Work instructions
The entries should be written out again exactly as they read.

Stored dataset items
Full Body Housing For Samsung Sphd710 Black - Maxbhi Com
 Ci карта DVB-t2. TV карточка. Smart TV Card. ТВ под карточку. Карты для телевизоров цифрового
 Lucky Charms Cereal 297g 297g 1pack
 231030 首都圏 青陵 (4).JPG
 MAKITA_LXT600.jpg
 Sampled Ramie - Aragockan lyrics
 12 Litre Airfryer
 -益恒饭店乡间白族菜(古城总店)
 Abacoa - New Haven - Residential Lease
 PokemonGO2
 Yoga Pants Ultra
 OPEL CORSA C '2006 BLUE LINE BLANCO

Result of the task
Full Body Housing For Samsung Sphd710 Black - Maxbhi Com
 Ci карта DVB-t2. TV карточка. Smart TV Card. ТВ под карточку. Карты для телевизоров цифрового
 Lucky Charms Cereal 297g 297g 1pack
 231030 首都圏 青陵 (4).JPG
 MAKITA_LXT600.jpg
 Sampled Ramie - Aragockan lyrics
 12 Litre Airfryer
 -益恒饭店乡间白族菜(古城总店)
 Abacoa - New Haven - Residential Lease
 PokemonGO2
 Yoga Pants Ultra
 OPEL CORSA C '2006 BLUE LINE BLANCO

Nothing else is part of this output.